Linux Mint 7 Gloria XFCE was just released featuring the Linux 2.6.28 kernel, Xorg 7.4 and XFCE 4.6 desktop. Linux Mint 7 has introduced us to some exciting improvements to mintInstall, mintUpdate, mintWelcome, and mintUpload along with several artwork enhancements. With XFCE 4.6 looking better than ever, the combination of the two together prompted me to do a quick installation of Linux Mint 7 XFCE to see what all the commotion was about.
I had no problems installing Linux Mint 7 XFCE. The installer was unchanged from Ubuntu, quick and the easiest I’ve found for newbies to use. Screenshots of the install are included in the gallery below this article.
Purchase Linux Mint 7 on CD or DVD
Linux Mint 7 XFCE looks similar to the original version Linux Mint and is based off the same Shiki-Mint theme. The green tinged dew drop look flows nicely from boot to desktop. Although many distros are popping up with some great looks, Linux Mint was the first distro that really surprised me and had the stability to keep surprising me. The continual improvement of the Linux Mint appearance is one mechanism that is propelling it to such popularity. I feel like the appearance got me in the door, the Ubuntu base kept me around, and the Mint specific tools like mintInstall, mintupdate, etc hooked me into using it long term on one of my machines.
I was counting on Linux Mint 7 XFCE to pick up my network connection automatically, which it did. My wireless card worked almost immediately as well. I knew this was a possibility because i was using a Cisco 350 series wireless card that I’ve found works with most Ubuntu based distros. Some take more coaxing than others. Here’s a list of Linux Mint compatible wireless cards. Wireless failure is a common problem for newbies and can be avoided by buying Linux compatible hardware. If you’re using a wireless card successfully with Linux mint please leave your specs in the comment box so we can pass this information on.

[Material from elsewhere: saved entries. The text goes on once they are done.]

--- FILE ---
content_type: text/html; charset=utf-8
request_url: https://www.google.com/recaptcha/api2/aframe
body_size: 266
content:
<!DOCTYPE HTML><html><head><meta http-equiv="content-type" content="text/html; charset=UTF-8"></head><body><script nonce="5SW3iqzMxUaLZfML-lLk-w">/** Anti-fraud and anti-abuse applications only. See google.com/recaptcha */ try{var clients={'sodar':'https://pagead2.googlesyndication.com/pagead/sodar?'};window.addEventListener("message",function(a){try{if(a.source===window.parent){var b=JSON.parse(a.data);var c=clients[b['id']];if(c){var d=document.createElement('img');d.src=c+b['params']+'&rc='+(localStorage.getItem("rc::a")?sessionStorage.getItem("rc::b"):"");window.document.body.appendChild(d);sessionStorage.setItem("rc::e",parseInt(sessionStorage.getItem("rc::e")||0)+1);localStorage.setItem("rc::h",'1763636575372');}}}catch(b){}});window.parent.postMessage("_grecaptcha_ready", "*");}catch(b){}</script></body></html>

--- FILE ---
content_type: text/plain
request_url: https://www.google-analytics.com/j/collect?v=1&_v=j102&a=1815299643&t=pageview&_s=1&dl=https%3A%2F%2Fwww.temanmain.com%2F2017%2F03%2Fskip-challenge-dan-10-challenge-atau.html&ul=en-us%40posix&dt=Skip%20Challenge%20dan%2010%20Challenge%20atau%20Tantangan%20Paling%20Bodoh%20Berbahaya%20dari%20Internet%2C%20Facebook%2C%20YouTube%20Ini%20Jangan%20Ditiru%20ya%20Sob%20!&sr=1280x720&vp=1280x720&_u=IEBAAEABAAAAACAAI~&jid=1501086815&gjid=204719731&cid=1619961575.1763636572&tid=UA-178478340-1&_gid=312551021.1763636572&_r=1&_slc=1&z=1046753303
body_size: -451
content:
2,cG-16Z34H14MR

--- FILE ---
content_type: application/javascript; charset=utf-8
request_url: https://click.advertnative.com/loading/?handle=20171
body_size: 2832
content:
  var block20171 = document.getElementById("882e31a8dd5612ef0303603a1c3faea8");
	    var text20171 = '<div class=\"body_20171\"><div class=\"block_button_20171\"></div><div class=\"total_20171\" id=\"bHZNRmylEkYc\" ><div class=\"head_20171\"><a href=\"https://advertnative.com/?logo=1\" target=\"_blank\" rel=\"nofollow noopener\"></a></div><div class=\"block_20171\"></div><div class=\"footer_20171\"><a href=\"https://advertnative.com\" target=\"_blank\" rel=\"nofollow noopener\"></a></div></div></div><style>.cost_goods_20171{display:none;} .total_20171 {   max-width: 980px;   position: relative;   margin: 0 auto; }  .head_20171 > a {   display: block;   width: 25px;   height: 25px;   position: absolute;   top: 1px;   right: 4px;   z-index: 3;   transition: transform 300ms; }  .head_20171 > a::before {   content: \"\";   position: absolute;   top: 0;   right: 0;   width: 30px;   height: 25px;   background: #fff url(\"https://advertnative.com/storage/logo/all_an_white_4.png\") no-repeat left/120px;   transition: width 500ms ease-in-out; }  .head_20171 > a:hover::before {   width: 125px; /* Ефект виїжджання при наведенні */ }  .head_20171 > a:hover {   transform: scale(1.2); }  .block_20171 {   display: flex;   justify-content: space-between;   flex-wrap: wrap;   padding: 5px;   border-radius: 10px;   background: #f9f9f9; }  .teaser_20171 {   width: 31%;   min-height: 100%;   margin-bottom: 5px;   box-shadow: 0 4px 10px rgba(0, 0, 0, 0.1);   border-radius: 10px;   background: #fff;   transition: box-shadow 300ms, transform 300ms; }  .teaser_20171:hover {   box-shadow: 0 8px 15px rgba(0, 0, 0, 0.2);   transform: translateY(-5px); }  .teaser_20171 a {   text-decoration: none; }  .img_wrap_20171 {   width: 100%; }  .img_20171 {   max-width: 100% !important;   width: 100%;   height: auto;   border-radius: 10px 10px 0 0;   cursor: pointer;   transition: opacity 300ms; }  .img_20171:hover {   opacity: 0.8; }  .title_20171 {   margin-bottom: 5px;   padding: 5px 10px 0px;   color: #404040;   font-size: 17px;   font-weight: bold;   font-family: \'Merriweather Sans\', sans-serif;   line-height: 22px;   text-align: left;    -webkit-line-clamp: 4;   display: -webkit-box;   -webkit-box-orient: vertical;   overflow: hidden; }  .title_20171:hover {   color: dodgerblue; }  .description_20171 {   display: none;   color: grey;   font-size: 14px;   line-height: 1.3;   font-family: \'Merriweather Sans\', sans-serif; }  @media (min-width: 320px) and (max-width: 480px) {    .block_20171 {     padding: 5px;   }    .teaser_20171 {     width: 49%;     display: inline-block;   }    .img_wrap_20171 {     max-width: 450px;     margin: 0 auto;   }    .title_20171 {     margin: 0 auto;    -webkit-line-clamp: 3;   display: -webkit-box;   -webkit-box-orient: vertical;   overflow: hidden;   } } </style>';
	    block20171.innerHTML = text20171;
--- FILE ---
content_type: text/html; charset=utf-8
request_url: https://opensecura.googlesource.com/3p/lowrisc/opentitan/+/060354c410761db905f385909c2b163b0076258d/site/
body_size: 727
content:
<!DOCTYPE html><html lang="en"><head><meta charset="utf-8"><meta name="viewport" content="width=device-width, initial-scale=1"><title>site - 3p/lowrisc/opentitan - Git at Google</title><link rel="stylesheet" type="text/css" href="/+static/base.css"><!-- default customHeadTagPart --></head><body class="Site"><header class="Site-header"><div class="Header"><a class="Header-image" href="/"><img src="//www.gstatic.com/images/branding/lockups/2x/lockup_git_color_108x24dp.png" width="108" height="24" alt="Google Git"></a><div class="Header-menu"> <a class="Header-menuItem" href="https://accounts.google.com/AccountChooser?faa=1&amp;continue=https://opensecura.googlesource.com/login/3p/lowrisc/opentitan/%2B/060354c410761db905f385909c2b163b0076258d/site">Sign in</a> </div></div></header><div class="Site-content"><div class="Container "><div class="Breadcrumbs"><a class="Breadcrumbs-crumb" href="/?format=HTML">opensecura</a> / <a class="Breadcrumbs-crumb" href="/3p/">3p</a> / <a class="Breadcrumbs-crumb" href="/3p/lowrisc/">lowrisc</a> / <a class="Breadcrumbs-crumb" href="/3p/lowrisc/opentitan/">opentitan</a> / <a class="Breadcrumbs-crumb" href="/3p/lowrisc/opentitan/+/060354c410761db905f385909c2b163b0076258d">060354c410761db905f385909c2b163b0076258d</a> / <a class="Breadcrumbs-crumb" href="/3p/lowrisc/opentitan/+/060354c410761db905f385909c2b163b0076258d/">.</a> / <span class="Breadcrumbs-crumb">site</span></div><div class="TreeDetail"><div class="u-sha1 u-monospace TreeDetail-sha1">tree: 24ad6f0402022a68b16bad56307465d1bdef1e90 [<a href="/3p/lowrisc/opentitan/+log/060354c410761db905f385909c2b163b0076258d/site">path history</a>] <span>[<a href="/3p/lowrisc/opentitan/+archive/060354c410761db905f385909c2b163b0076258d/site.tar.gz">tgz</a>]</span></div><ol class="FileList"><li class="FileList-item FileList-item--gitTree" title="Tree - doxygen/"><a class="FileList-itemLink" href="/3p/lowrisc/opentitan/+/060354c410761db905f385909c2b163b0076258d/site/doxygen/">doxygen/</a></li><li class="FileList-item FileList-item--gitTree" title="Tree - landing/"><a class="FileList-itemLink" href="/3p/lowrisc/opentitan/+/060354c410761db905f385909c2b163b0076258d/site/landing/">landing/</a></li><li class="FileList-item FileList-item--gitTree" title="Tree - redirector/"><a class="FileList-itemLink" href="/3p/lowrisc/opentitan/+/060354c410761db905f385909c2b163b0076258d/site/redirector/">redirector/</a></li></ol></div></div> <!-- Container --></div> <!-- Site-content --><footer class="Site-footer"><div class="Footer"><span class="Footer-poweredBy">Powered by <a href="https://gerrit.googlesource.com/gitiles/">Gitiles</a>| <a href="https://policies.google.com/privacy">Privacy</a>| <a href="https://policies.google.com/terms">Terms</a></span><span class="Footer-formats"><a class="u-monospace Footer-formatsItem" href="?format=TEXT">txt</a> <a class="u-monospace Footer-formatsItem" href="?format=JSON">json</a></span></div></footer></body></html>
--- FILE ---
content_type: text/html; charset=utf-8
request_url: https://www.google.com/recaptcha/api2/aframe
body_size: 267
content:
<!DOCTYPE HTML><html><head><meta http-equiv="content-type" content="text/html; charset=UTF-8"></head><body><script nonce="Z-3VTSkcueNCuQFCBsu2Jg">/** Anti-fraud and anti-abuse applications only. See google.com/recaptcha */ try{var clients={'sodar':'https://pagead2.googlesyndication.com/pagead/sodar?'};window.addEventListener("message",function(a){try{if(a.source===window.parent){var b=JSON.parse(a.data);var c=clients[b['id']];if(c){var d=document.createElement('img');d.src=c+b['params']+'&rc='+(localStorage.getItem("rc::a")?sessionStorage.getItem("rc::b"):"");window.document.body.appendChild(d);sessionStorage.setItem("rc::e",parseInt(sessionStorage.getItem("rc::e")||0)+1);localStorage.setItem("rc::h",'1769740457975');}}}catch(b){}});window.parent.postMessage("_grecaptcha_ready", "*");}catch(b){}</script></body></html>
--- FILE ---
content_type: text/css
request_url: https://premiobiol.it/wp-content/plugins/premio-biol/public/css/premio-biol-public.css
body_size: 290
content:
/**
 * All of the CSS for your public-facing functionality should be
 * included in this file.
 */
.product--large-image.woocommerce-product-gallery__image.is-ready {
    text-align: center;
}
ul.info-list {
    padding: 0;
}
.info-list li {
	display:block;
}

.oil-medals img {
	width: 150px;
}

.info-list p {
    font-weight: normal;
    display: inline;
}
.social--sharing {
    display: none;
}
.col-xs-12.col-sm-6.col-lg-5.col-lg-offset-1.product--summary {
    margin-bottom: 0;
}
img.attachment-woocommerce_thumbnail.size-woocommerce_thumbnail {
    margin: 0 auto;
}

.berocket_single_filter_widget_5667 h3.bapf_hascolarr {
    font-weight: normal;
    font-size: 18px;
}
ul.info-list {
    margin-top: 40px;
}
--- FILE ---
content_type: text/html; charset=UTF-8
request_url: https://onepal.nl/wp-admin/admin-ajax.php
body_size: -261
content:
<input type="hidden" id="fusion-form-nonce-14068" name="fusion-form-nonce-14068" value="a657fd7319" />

Learn Linux Mint With Videos
Linux Mint 7 XFCE worked well on my laptop. I was able to navigate quickly, access my favorite applications, and impressive Mint specific tools like mintInstall, mintUpdate, and others. This desktop could easily be one I work from daily as it includes many of the advantages of Ubuntu and some functionality of its own.
Lets take a look at some of the Linux Mint 7 changes that really make Linux mint 7 XFCE shine.
mintWelcome serves as a resource panel for users that have just installed Linux Mint. You’ll notice big time changes to mintWelcome in the Linux Mint 7 release as it includes these new welcome options. Take a look at the new mintWelcome screen.
mintInstall now has a new button you can press up at the top of the window that allows users to access the Featured Applications. These are the most popular applications made available for easy access. I found this to be a time saver and worked just fine. The mintInstall font-end also started “pre-filled” which means they fixed the annoyance where you open mintInstall, then had to refresh to do anything. Refresh can still be used for its intended purpose though. A few other smaller improvements are noticeable in mintInstall including new More Info button and shorter descriptions. Over-all mintInstall is looking and behaving fantastically.
Something I didn’t like in previous releases was the changelog tab would only support Ubuntu packages, now it support Linux Mint packages. Also mintUpdate includes download size associated with each package upgrade which makes it nice to know what you’re getting into.
Now mintUpload has no advertisements which is good news for Linux Mint users. The mintUpload GUI has been cleaned up to display relevant information and now services can be created, edited, or deleted from the GUI on the new service manager. SCP and SFTP protocols are now supported by mintUpload.
Linux Mint 7 XFCE really does mix together the stability of the Ubuntu 9.04 base, Linux Mint 7 features and beauty, along with quickness of XFCE to create a powerful, full featured, desktop that’s fast and light enough to run on older hardware.